Stanford studies show benefits of forgoing traditional grading during pandemic

New research examines the impact of pass/fail and other assessment policies in 2020–21 — and the challenges they face to becoming standard practice.

Monique Harrison presenting her research over Zoom — Monique Harrison presents her research over Zoom in 2022.

By Rachel Burstein

After “Western University” temporarily switched to universal pass/fail grading in the early phase of the pandemic, more women across the university enrolled in their first math course and in a smaller sample there was evidence of an uptick in enrollment by first generation college students, and Black, Latinx, and Native American students.

Monique Harrison, who recently received her doctorate from Stanford Graduate School of Education, identified this trend in her dissertation, and presented her findings in the spring at the 2022 Pandemic Pedagogy Research Symposium (PPRS), organized by Duke Learning Innovation and co-sponsored by Stanford Digital Education. Her talk was one of a dozen or so at the event, including one from the Stanford Department of Computer Science, that examined how innovative pedagogies and assessments during the transition to emergency remote education in spring 2020 may have helped to make learning more student-centered, inclusive and equitable.

“The halt to in-person classes when COVID-19 struck led many educators to question the conventional wisdom in how we assess learning,” said Matthew Rascoff, Stanford vice provost for digital education who helped to found the symposium. “We need to understand the educational impact of alternative assessments developed during the pandemic, as Dr. Harrison and others are doing, so we can invest further in promising practices and continue them into the future.”

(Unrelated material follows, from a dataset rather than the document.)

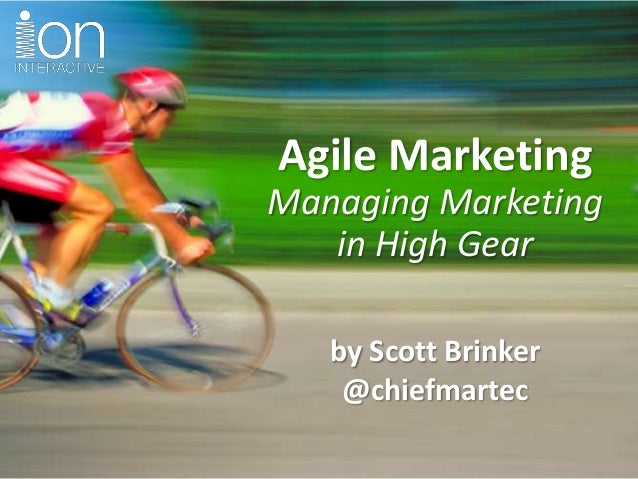 Agile Marketing Managing Marketing in High Gear by Scott Brinker @chiefmartec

Although Harrison’s data comes from only one school, which she identified by the pseudonym “Western University,” her study underscores why similar enrollment changes are likely to have occurred at other schools that enacted pass/fail grading. Her interviews with students showed that the pass/fail mandate at Western was a major reason why they chose to take their first math class. Students in most introductory STEM courses are usually awarded grades in relation to one another, “on a curve.” In the pass/fail system, when these students were not being graded on a curve, they reported being less apprehensive, Harrison said.

“Especially in the first year, students have this question in their minds: ‘Where am I going to stand in comparison to my peers?'” Harrison explained. “That's where curved grading can really put particular groups of students in a worse position, psychologically.”

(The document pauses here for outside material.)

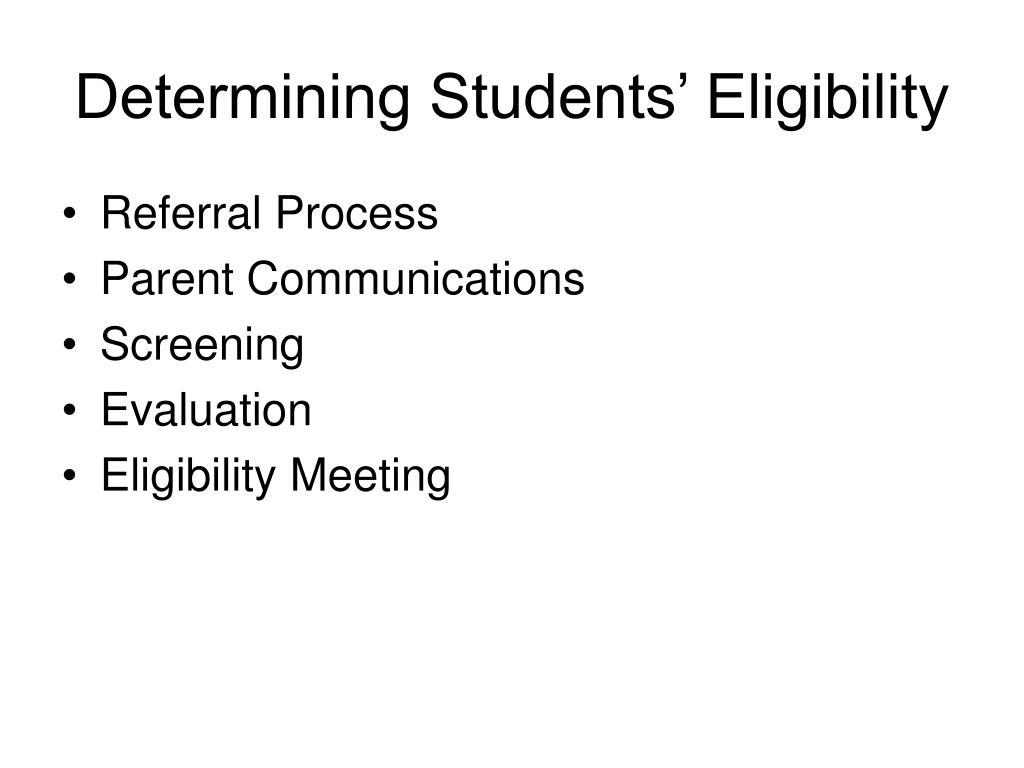 Determining Students' Eligibility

Spring: First math enrollments by gender

A bar graph showing how enrollment by female students in their first math course increased in 2019-20.

This graph shows spring first math enrollments over time by gender that Monique Harrison PhD ’22 found in her research at “Western University.” In the spring of the 2016-17 school year, enrollment of women in first math classes was somewhat higher than enrollment of men. In the spring of the 2017-18 school year, enrollment of women and men in first math classes was approximately equal. In the spring of the 2018-19 school year, enrollment of men in first math classes was slightly higher than enrollment of women. In the spring of the 2019-20 school year, overall enrollment in first-year math classes rose from prior years. Male enrollment was well above the 2016-17 and 2017-18 spring figures, and slightly below the 2018-19 spring level. Female enrollment rose from a previous high of around 75 students in 2018-19 to a new high of over 100 students in the spring of 2019-20.

Assessment innovations in the Computer Science Department

While Harrison’s work focused primarily on the pass/fail policy’s impact on enrollment, faculty and students in the computer science department examined how course design was affected by Stanford’s satisfactory/no credit grading policy for undergraduates and the university’s subsequent decision to eliminate final exams during remote learning.

Both of those changes paved the way for some instructors to design assessments that gauged student learning and mastery, independent of the performance of other students in the course. In the mastery learning model, students must demonstrate proficiency of material before advancing to new material.

Cynthia Lee, a lecturer in the computer science department, explained how she seized the opportunity to put aside the grading curve: “I’ve always wanted to experiment with some form of mastery learning, and [the remote learning period] was my chance.”

At the PPRS event, a study from researchers in the computer science department and Graduate School of Education examined new approaches to assessment that Lee and some of her colleagues implemented across six core computer science classes from spring 2020 through spring 2021, during remote learning.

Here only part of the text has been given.